William Regnery, who funded right-wing extremism, dies at 80
BOCA GRANDE, Fla. (AP) — William H. Regnery II, the heir to a family publishing fortune who was known for his quiet but influential support of extreme right-wing causes in the United States has died at 80.
He died at his home in Boca Grande, Florida, on July 2. A person who answered the phone at the Lemon Bay Funeral Home and Cremation Services in Englewood, Florida, on Saturday confirmed they handled Regnery's arrangements, but would provide no additional information.
Cassie Miller, a senior research analyst for the Southern Poverty Law Center, said in an email Saturday that Regnery's material contributions helped to build networks of racist activists and a large body of pseudoscientific literature that Regnery hoped would legitimize his calls to build a white ethnostate.
“Though he usually operated in the background, Regnery was an extremely influential figure in the radical right,” Miller said.
In 2016, an Associated Press review of tax records found that the National Policy Institute, founded by Regnery, and three other groups at the forefront of the white nationalist movement had registered as charities and raised more than $7.8 million in tax-deductible donations over the previous decade.
Regnery spent much of his life using his family’s money to build the institutional infrastructure that would support the so-called alt-right — an offshoot of conservatism mixing racism, white nationalism, anti-Semitism and populism — and help to propel figures like Richard Spencer into the spotlight, Miller said.
“Regnery’s real legacy is not what he built, but the immense harm that he caused,” she said.

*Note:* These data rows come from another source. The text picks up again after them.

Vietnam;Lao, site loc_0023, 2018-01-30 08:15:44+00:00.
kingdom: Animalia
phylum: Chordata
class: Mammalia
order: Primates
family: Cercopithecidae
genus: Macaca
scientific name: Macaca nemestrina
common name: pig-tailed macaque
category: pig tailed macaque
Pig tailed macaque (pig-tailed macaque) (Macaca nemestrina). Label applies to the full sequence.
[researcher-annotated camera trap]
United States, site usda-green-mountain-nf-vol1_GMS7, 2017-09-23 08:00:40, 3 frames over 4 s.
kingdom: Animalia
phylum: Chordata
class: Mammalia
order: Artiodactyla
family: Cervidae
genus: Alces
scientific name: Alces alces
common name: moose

Spencer himself tweeted, of Regnery, on July 12, saying he “was fortunate to have known him and learned much from him.”
In a 2017 article, BuzzFeed News said Regnery felt his ideas were redeemed by the candidacy of now former President Donald Trump.
“I think Trump was a legitimatizer,” Regnery told the publication. White nationalism “went from being conversation you could hold in a bathroom, to the front parlor.”
Regnery was born on Feb. 25, 1941, in the Chicago area and grew up in the suburb of Hinsdale, Illinois, The New York Times reported. His father worked for the family textile business.
Regnery’s grandfather, William H. Regnery, was a founding member of the America First Committee, which sought to keep the United States out of World War II. His uncle Henry founded Regnery Publishing, which continues to publish books by a range of conservative voices, now as an imprint of the Salem Media Group and distributed by Simon & Schuster.
In 2001, Regnery founded the Charles Martel Society as a nonprofit group. The Southern Poverty Law Center says the organization is named in honor of the man who is credited with “saving Europe” by defeating an invading Muslim force at the Battle of Tours in 734.
The society is the publisher of The Occidental Quarterly, a journal that “unapologetically defends the cultural, ethnic, and racial interests of Western European peoples and examines contemporary political, social, and demographic trends that impact the posterity of Western Civilization,” the SPLC says.
Regnery's National Policy Institute was once led by Spencer, but “it appears to no longer be operational” Miller said.
The institute's death knell likely came earlier this year when a judge ordered the institute to pay $2.4 million in damages to an Ohio man injured at the deadly Unite the Right rally in Charlottesville, Virginia, said Miller.